A number of problems are presented by high angle directional drilling. In greater particularity, wellbore inclinations of 60° or greater, combined with long sections of wellbore or complex wellbore profiles, present significant problems which need to be overcome. The force of gravity, coefficients of friction, and mud particles settling are the major physical phenomena of concern.
In the rotary drilling of a highly deviated wellbore into the earth, a drill string comprised of drill collars and drill pipe is used to advance a drill bit attached to the drill string into the earth to form the wellbore. As the inclination of the wellbore increases, the desired weight-on-bit for effective drilling from the drill string decreases as the cosine of the inclination angle, and the weight of the drill string lying against the low side of the wellbore increases as the sine of the inclination angle.

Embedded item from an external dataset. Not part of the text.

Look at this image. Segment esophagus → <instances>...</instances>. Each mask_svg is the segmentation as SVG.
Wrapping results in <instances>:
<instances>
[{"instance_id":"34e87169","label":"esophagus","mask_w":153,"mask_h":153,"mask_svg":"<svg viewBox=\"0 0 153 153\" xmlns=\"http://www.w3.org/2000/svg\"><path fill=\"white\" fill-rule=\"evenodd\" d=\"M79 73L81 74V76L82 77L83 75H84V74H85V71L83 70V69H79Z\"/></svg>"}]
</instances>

The force resisting the movement of the drill string along the inclined wellbore is the product of the apparent coefficient of friction and the sum of the forces pressing the string against the wellbore wall. At an apparent coefficient of friction of approximately 0.58 for a common water base mud, drill strings tend to slide into the wellbore from the force of gravity at inclination angles up to approximately 60°. At higher inclination angles, the drill strings will not lower from the force of gravity along, and must be mechanically pushed or pulled, or alternatively, the coefficients of friction can be reduced.
In accordance with the present invention, there is provided a method and system for drilling a deviated wellbore into the earth by rotary drilling wherein a drill string is used to advance a drill bit through the earth and a drilling fluid is circulated down the drill string and returned from the wellbore in the annulus formed about the drill string.

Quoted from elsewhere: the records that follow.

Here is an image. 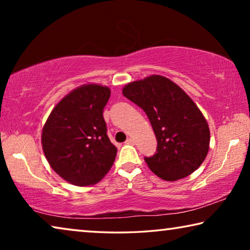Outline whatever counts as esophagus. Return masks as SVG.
I'll list each match as a JSON object with an SVG mask.
<instances>
[{"label":"esophagus","instance_id":"esophagus-1","mask_svg":"<svg viewBox=\"0 0 250 250\" xmlns=\"http://www.w3.org/2000/svg\"><path fill=\"white\" fill-rule=\"evenodd\" d=\"M125 143H126V145H133V143H134V140H133L132 138H129V139H126Z\"/></svg>","mask_w":250,"mask_h":250}]
</instances>
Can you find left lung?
<instances>
[{
	"label": "left lung",
	"instance_id": "obj_1",
	"mask_svg": "<svg viewBox=\"0 0 250 250\" xmlns=\"http://www.w3.org/2000/svg\"><path fill=\"white\" fill-rule=\"evenodd\" d=\"M122 94L146 113L156 152L145 158L154 174L176 181L200 167L209 149V128L195 103L168 78L152 75L130 83Z\"/></svg>",
	"mask_w": 250,
	"mask_h": 250
}]
</instances>
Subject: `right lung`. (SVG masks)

A vertical first portion of the wellbore is drilled into the earth from a surface location to a kick-off point by rotating and advancing a drill string and drill bit into the earth. A deviated second portion is initiated at the kick-off point and is drilled by a drill tool comprised of a drill string, a drill bit, a drill motor, an extension sub having both contracted and extended positions for providing weight to the drill bit during movement from its contracted to its extended position, and a relaxation device for removing excess weight on bit prior to drilling.
The drill tool is positioned so that the drill bit is a predetermined distance above the wellbore bottom. A rapid dynamic movement downward is imparted to the drill tool so that the drill bit impacts the wellbore bottom and places the extension sub in its contracted position. This provides an initial bit weight that is then reduced by a relaxation movement so as to remove excess bit weight that would otherwise be detrimental to the drilling operation. A drilling stroke of the drill bit into the earth below the wellbore bottom is then carried out by simultaneously maintaining the drill string stationary, rotating the drill bit under control of the drill motor, and advancing the drill bit under the weight provided by the extension sub in moving from its contracted position to its extended position. Upon completion of the drilling stroke, the drill tool is raised so as to again position the drill bit at the predetermined distance above the wellbore bottom. A new drilling stroke is then initiated.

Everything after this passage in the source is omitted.